SELECTED EXTRACT:
****

The advent of the 65-acre (26-hectare) site, which will be marked by a vast network of pipes, buildings and fans to scrub CO2 from the air and then inject it into underground rock formations, was solemnly likened to the Apollo 13 moon mission by Lori Guetre, vice-president of Carbon Engineering, the Canadian-founded company spearheading Stratos, during the groundbreaking.
“This time the Earth has some serious complications, and it needs the brightest minds,” Guetre said, adding that “that the world is watching and counting on us … The team’s will to overcome is quiet, steady, and unwavering.”
This milestone was followed, in August, by President Joe Biden’s Department of Energy announcing that two facilities – one a separate venture by Carbon Engineering, in the southern reaches of Texas – will be given $1.2 billion to act as DAC “hubs” to help jumpstart the carbon-removal industry in the US while also purging more than 2 million tons of CO2 from the atmosphere between them. A further two hubs will be chosen by the federal government, as part of a $3.5 billion effort to help create a market for carbon that will be “crucial to tackling climate change”, according to Jennifer Granholm, the US secretary of energy.
The commitments to remove such volumes of CO2 is a step-change for a direct air capture industry still nascent, small-scale, and unproven in its capacity to curb the worsening climate crisis, even as hope, and dollars, are ladled upon it. “It’s an extraordinarily big moment for carbon removal right now and for direct air capture in particular,” said Erin Burns, executive director of Carbon180, a climate NGO that works on a range of different carbon-removal options.
“There’s too much CO2 in the atmosphere. People are already feeling the impacts of climate change. We need to address legacy emissions and direct air capture could play a big role in that.”
But some climate campaigners have argued that DAC is, at best, a costly irrelevance to the more pressing need to cut emissions and, at worst, a cynical ploy by the fossil fuel industry to maintain its polluting status quo. The Stratos project is ultimately owned by Occidental Petroleum, an American oil company that bought Carbon Engineering for $1.1 billion last month and views carbon removal as a sort of future-proofing for its industry.
“We believe that our direct capture technology is going to be the technology that helps to preserve our industry over time,” Vicki Hollub, Occidental’s chief executive, told an industry conference in March. “This gives our industry a license to continue to operate for the 60, 70, 80 years that I think it’s going to be very much needed.”

****

PROVIDED MATERIAL:
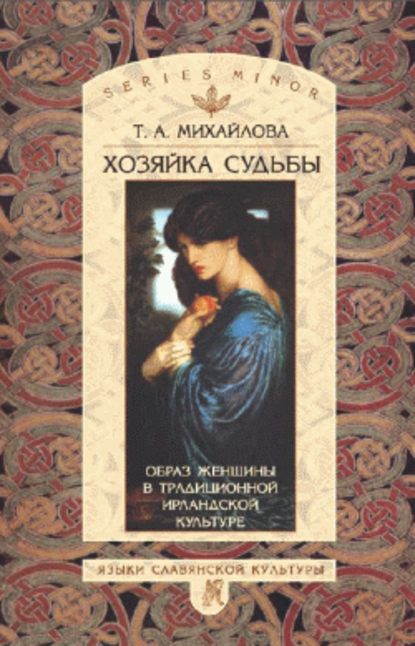 SERIES MINOR

Т. А. МИХАЙЛОВА

ХОЗЯЙКА СУДЬБЫ

ОБРАЗ ЖЕНЩИНЫ В ТРАДИЦИОННОЙ ИРЛАНДСКОЙ КУЛЬТУРЕ

ЯЗЫКИ СЛАВЯНСКОЙ КУЛЬТУРЫ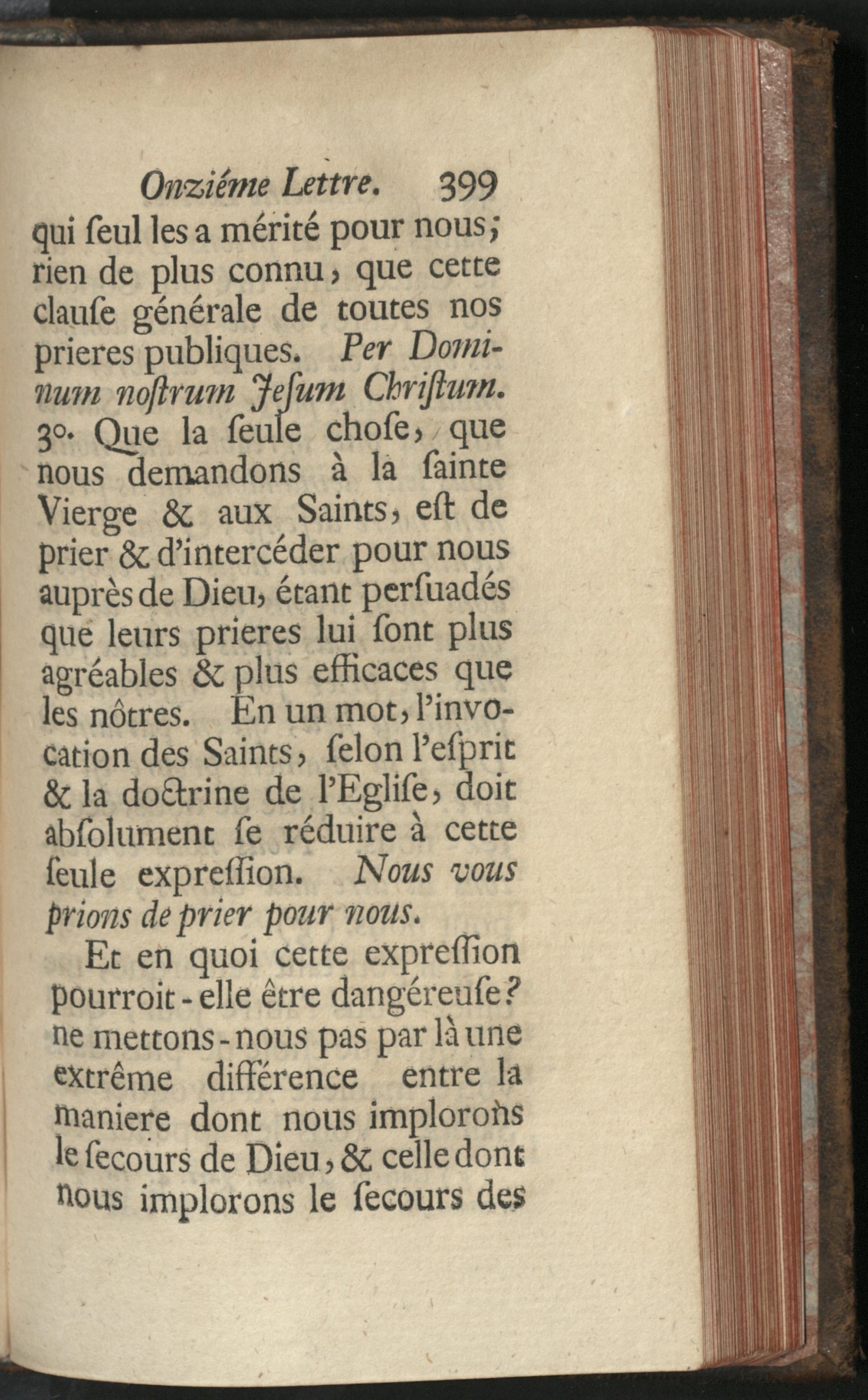 Onziéme Lettre. 399

qui ſeul les a mérité pour nous; rien de plus connu, que cette clauſe générale de toutes nos prieres publiques. Per Dominum noſtrum Jeſum Chriſtum. 3°. Que la ſeule choſe, que nous demandons à la ſainte Vierge & aux Saints, eſt de prier & d'intercéder pour nous auprès de Dieu, étant perſuadés que leurs prieres lui ſont plus agréables & plus efficaces que les nôtres. En un mot, l'invocation des Saints, ſelon l'eſprit & la doctrine de l'Egliſe, doit abſolument ſe réduire à cette ſeule expreſſion. Nous vous prions de prier pour nous.

Et en quoi cette expreſſion pourroit-elle être dangéreuſe? ne mettons-nous pas par là une extrême différence entre la maniere dont nous implorons le ſecours de Dieu, & celle dont nous implorons le ſecours des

****

EXERCISE DIRECTIONS: Could you restate the part of the direct air capture text that opens with the words containing "This milestone was" and closes with "secretary of energy.", swapping "facilities" for "sites"?

EXERCISE ANSWER:
This milestone was followed, in August, by President Joe Biden’s Department of Energy announcing that two sites – one a separate venture by Carbon Engineering, in the southern reaches of Texas – will be given $1.2 billion to act as DAC “hubs” to help jumpstart the carbon-removal industry in the US while also purging more than 2 million tons of CO2 from the atmosphere between them. A further two hubs will be chosen by the federal government, as part of a $3.5 billion effort to help create a market for carbon that will be “crucial to tackling climate change”, according to Jennifer Granholm, the US secretary of energy.